Dirty politics — in a race for justice of the peace

J. Patrick Coolican

J. Patrick Coolican

I recently railed against the election of judges as farcical.

The timing was perfect, as District Judge Steven Jones faces federal charges this week in an alleged investment scam.

An alert reader sent me another good example of how dumb judicial elections can be.

He received a dreaded “robocall,” one of those annoying recorded phone messages, that said the following:

“You should vote for Cynthia Dustin-Cruz instead of Bill Jansen for Las Vegas Justice Court.

"Why? Because Jansen is under investigation for improperly using taxpayer money to pay for his campaign telephone and email. He uses his secretary, a county employee paid by taxpayers, for his campaign. During his last campaign, Jansen paid his wife $18,000 from his campaign fund, even though he had no opponent. Jansen is not the right choice for justice of the peace.”

The reader was alarmed because he had never heard of Jansen being under investigation.

Neither had I. Jansen spent 24 years in the FBI and is past president of the county bar association.

In fact, Dustin-Cruz filed a complaint with the Commission on Judicial Discipline, which of course is obligated to follow up, as noted in a letter to Dustin-Cruz. This is the basis for the flimsy allegation that Jansen is “under investigation.”

It’s one of the oldest tricks in the book, reminiscent of Lyndon Johnson claiming his opponent had intercourse with pigs just so he could get the opponent on the record denying it.

(I called Dustin-Cruz, but she hadn’t replied as of my deadline.)

Don Campbell, a former federal prosecutor whose time with the government overlapped with Jansen's FBI career, said Jansen is "one of the most honorable guys I know," and a "highly respected FBI agent known for his integrity."

Campbell once sat on the Commission on Judicial Discipline, and he called the assertion that Jansen is under investigation "highly misleading."

"They send out a pro forma letter saying they'll conduct a review.
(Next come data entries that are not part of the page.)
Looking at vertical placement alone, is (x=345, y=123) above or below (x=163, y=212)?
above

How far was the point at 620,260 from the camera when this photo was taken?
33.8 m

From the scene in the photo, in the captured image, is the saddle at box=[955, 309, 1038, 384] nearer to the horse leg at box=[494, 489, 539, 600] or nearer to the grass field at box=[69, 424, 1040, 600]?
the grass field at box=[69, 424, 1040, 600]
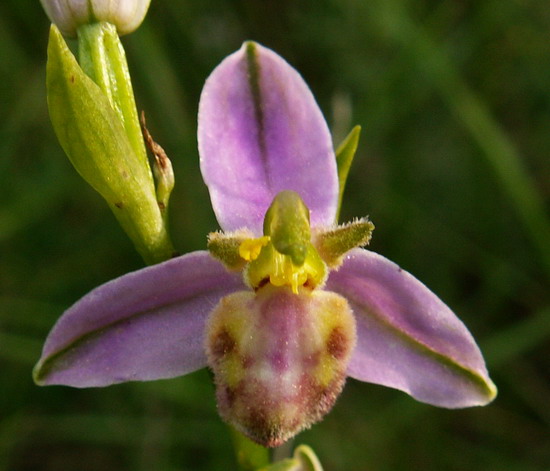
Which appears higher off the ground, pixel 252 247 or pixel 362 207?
pixel 252 247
That doesn't mean you're 'under investigation,'" Campbell said.

As for the allegations themselves, when Jansen filed for office at the county, he listed his office phone and his assistant’s email as contact information. Not smart, but hardly evidence of judicial misconduct. He’s since moved all campaign activities to a personal cellphone and email, and his assistant does campaign work for him, but only after hours and on weekends, he told me.
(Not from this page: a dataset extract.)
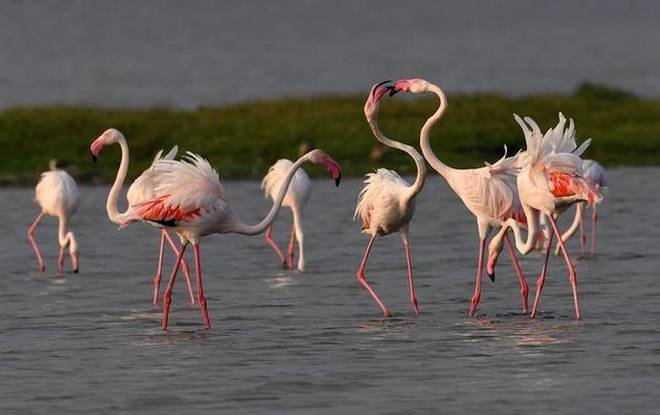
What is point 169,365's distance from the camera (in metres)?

And, yes, his wife received money from his last campaign, but that’s because she’s always been his campaign manager. This is not ideal but not uncommon — Gary Gray has always run the campaigns of his wife, Clark County Commissioner Chris Giunchigliani. And even though it might not seem like it, a campaign without an opponent is still a campaign and requires some work.

But we’re getting deep in the weeds here. Back to the original point about electing judges. I find it highly doubtful that Jansen is unethically using his office for re-election activities. But if true, it’s the direct result of him having to run for re-election. No re-election, no need to electioneer from the office.

And if it’s not true, as seems likely, then Dustin-Cruz is sullying the good name of a judge.

So if Jansen wins re-election, we wind up with a judge whose reputation has been sullied. If Dustin-Cruz wins, we have a judge who has no problem trashing someone’s reputation to get a seat on the bench.

Do we want someone who so blithely throws unsubstantiated allegations around sitting in judgment of our fellow citizens?

It's hardly a sound foundation for our judicial system.